When Deductions are Allowed
The Wages Protection Act 1983 prohibits making deductions from an employee’s pay. However, there are limited exceptions to this rule.
- If the deduction is legally required – for example, income tax or student loan repayments.
- When a court directs that a deduction be made.
- If the deduction is for a lawful purpose, and the employee has requested or authorised the deduction in writing. Note that the employee can vary or withdraw their consent by giving notice in writing at any time.
- When the deduction is to recover an overpayment because the employee has been absent without permission, been on strike, locked out or suspended. There is a specific process to follow to do this. Employers do not have a general right to make deductions from wages to recover overpayments that were simply due to miscalculations or other mistakes.
Making Lawful Deductions
Having a general deductions clause in your employment agreements is a good starting point to support any deductions. We recommend making this clause as specific as possible. However, case law has often ruled that this is not enough to support deductions. Explicit informed consent is required. Consequently, if you want to dock wages:
- Consult before making a deduction.
- Make sure the deduction is for a lawful and reasonable purpose.
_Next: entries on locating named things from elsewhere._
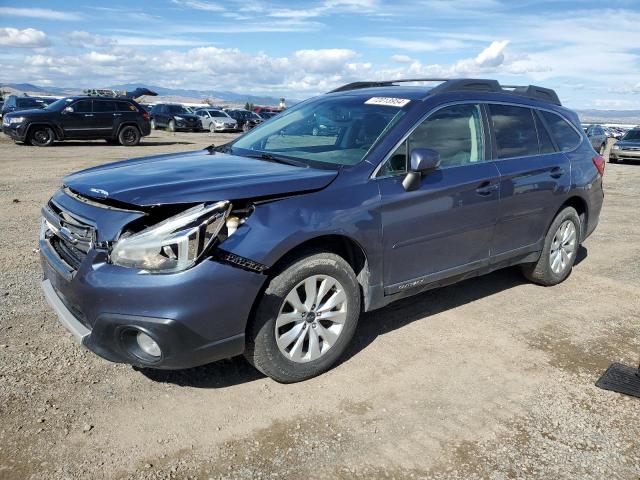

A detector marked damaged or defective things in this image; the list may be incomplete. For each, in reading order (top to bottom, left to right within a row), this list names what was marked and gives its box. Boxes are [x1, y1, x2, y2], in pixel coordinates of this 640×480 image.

crumpled hood [62, 148, 338, 204]
detached headlight [113, 201, 232, 272]
broken headlight assembly [110, 200, 240, 274]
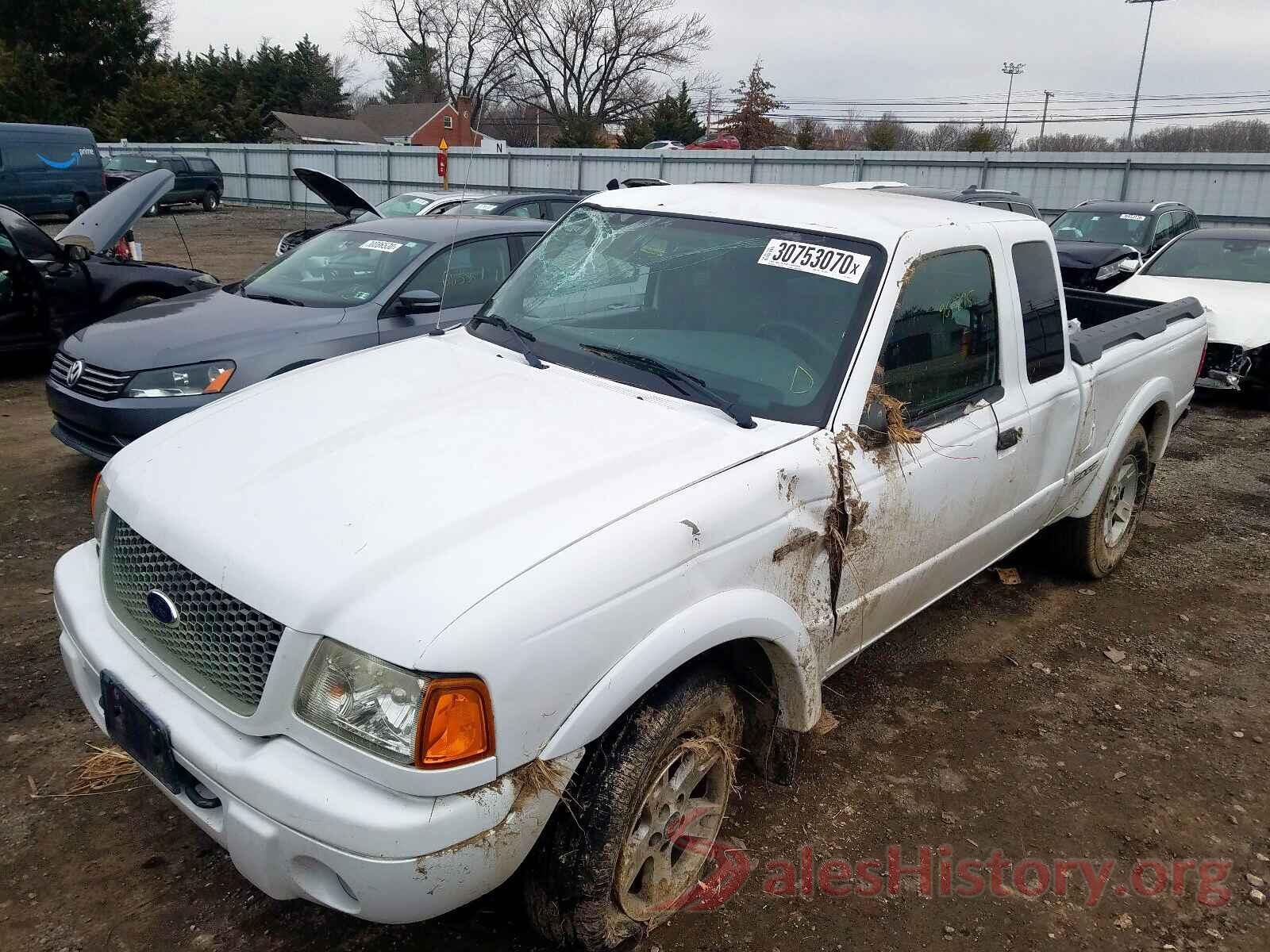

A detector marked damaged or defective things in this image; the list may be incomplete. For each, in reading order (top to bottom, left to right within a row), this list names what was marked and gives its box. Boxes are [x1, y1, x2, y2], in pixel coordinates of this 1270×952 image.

shattered glass windshield [472, 206, 889, 426]
damaged windshield [472, 206, 889, 426]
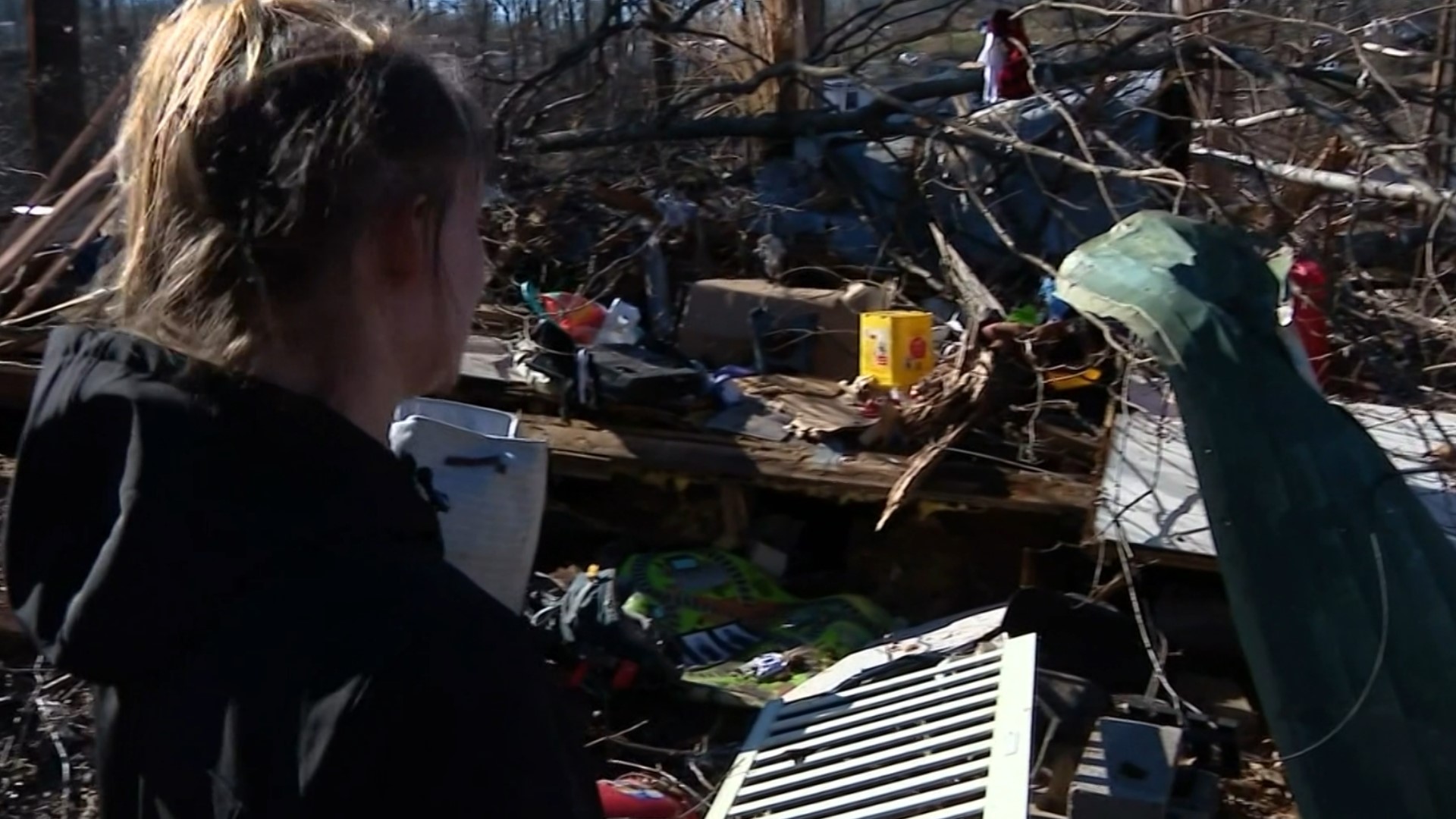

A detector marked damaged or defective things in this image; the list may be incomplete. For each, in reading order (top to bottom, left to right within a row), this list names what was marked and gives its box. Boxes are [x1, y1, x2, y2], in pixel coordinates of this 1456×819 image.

For example, you can’t deduct money for loss or damage that was caused by someone else.
- Get the employee to consent to the deduction in writing – include how much will be deducted and when, and the reason for the deduction.
And While We’re Talking About Pay
You must pay employees on your agreed pay day. This means the day of the week and the pay period that you agreed to when they started work. You can’t change an employee’s normal pay day without their agreement.
Employees must be paid in cash (remember banknotes and coins!) unless the employment agreement provides for some other form of payment. You need your employee’s written consent (or written request) to pay by direct credit.
There is no statutory requirement to provide employees with a payslip (unless it’s in the employment agreement), but these are useful tools to make sure that you have a shared understanding of how the pay is made up.